Ah. Yes. Carol had said it: Danny hated Jess getting ill. Just like that, her mother-in-law had brought him back into the room, settled that weighty guilt and revulsion of her recent actions right back on Jess' chest. Danny was back in the room, with the man she was fucking. Yeah. That was comfortable. Jess tried to sit up again, slipped the heel of her palm on the pillow beneath her, and scrambled to resume her seat. Jesus. When were they going to let her go home?

REYNARD: Soon enough, if measured by Reynard's relative standards -- he was used to surgery, after all, and used to recommending weeks or months of rest -- but obviously not soon enough by Jess' watch. He still took some time to stand there, however, eyes locked on her as she squirmed. He was analysing the situation.

And whatever conclusions he reached, it led to a sigh, a short little exuding of breath, and fingers twitching to unconsciously adjust his collar -- the one and only nervous habit he hadn't managed to eradicate by sheer bloody-minded force of will. Then, breathing more freely, his tie slightly looser, Reynard stopped by the side of her bed and leaned in close, dropping a kiss on her forehead.

"I believe it's about time for me to go back to the office. I'll see about finding your doctor on my way out, tell him you're awake."

JESS: Jess touched his loosened collar with awkward, hesitant fingertips. It was affectionate in its own way; affectionate and distant all at once, like a teenager being kissed for the first time. She wasn't used to it, but she tried anyway. Fingers drifted to neck and jaw, small against the firm squareness of his face, and then the tubes attached to her forefinger came jarringly into view. Her hand fell away.

"Thanks for stopping by," she said, more instinctively than anything. There didn't seem to be much feeling behind it -- but then again, it was Jess. "And the flowers." She opened her mouth and froze, and perhaps it was the medications keeping her sedated, but she finally managed to plow forward with her initial thought. "Won't be around when they discharge me, then, yeah."

REYNARD: "I suppose it depends on when they do," he answered through thin lips, one hand briefly brushing Jess' hair -- it wasn't the same as Carol's maternal concern, because Jasper possessed not one single fatherly bone in his body, but it was close enough to matter. "Give me a call if you need a ride home. I seem to be here most of the time anyway."

JESS: "I noticed," she said, with a ghost of a laugh.
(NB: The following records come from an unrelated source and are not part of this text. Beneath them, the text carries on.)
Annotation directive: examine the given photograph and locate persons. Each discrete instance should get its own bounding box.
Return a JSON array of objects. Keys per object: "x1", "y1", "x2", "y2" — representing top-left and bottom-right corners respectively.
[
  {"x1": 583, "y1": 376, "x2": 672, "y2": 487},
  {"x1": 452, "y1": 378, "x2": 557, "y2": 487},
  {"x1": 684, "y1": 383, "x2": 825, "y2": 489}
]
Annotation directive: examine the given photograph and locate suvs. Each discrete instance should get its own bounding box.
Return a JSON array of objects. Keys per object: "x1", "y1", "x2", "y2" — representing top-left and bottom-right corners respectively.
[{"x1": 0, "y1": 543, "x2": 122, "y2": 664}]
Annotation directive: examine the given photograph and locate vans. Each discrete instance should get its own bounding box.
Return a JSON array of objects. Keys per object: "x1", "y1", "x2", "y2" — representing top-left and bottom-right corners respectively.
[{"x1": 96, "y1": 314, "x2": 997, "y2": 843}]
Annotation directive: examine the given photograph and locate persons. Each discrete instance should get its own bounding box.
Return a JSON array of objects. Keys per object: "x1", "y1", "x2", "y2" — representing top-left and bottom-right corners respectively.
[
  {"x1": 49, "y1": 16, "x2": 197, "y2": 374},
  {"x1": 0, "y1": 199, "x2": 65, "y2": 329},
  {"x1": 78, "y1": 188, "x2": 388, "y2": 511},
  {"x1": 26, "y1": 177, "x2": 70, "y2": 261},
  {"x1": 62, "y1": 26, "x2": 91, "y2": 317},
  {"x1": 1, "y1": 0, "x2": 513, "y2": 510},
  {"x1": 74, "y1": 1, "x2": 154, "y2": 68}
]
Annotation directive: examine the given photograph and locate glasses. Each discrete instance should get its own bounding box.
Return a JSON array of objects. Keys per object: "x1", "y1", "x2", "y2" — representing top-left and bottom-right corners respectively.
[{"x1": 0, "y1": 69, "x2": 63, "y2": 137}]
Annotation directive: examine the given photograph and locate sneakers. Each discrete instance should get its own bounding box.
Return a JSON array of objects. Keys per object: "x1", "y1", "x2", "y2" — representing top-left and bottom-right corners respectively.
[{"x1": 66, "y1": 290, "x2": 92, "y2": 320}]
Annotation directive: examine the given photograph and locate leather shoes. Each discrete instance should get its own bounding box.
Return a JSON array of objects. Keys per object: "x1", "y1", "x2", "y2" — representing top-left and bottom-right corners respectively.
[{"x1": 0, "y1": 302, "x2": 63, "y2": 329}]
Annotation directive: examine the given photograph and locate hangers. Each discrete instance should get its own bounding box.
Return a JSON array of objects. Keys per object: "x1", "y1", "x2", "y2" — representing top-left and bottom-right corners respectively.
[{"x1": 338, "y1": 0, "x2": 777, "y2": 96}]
The words echoed back in her head, and they seemed a little too accurate for her tastes at the moment. Reynard's absences from her life seemed to outnumber his appearances, especially in regards to the calamities department -- which, of course, practically ate up all the other ones. She flashed him a tremulous half-smile when he left, as unobtrusively as he had come. Had the nurse not come in to give her another sedative, she might have sat up all night wondering after his retreating back.